Mírese por donde se mire, vienen a decirnos estos autores, todo tiende a autoconservarse y a desdeñar lo que impide u obstaculiza este propósito. No hay, pues, que hacerse violencia ni buscar el convencimiento individualizado cuando rige la ética del consenso y de la tolerancia, en la que cada uno transige de un modo realista para optimizar su función de utilidad. El adoctrinamiento, nos dirán sus discípulos un siglo más tarde, se opone a la realización del imperativo vital por el que cada ser fija sus anhelos, resultando sospechoso de encubrir un interés espurio no explicitado (Marx, Nietzsche, Freud).
En suma, la tolerancia y el progreso no son valores morales. Por el contrario, se generaron como pautas pragmáticas frente a lo que se juzgó un exceso de lastre moral de las religiones y los sistemas filosóficos. Fueron también el caballo de batalla de una clase productiva y emergente -la burguesía- contra otra contemplativa o coactiva que contaba con el privilegio de lo excepcional y providencial. Sin embargo, toda vez que dicha ideología ha triunfado y reside en el centro de gravedad de nuestra más elemental concepción de la política, se concede de barato que lo tolerante y lo progresista es lo moralmente correcto, si bien esta conclusión no se aviene con la misma raíz por la que dichos paradigmas fueron postulados, a saber, dar cabida "a posteriori" a todas las conductas, correctas o incorrectas, en la medida en que no perturbasen la marcha general de la sociedad.

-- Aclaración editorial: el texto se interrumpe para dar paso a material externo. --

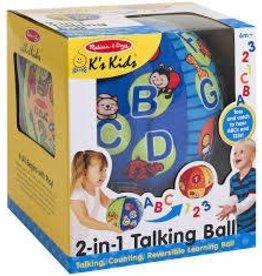Melissa and Doug Melissa and Doug Ks Kids 2 in 1 Talking Ball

Bajo el frío prisma de cierta Ilustración, la bondad queda sujeta al ámbito de lo opinable, dada la variabilidad de su caracterización en el tiempo y el espacio (tesis del Cándido de Voltaire), cuando no hay que relegarla al escenario de lo risible, habida cuenta de su inflexibilidad y contraproducencia (tesis de Sade en Justine). Así, pese a que no siempre se encuentren motivos para adecuarse a lo que la sociedad estima equitativo y decoroso, siempre se hallarán para perseguir el propio interés mediante el cálculo y la evaluación de la oportunidad. Por la misma razón, si no quiere claudicar ante la inconstancia de las pasiones del vulgo bajo su tutela, el poder usará de la moral cuando le convenga aparentarla y la violará tan pronto como considere oportuno. Engañará sin más propósito que acontentar o atemorizar, pues no posee fines extrínsecos de justicia, ni aspira a una universalidad ideal, bastándole el orden natural y espontáneo que se sigue de la satisfacción de una necesidad inmediata.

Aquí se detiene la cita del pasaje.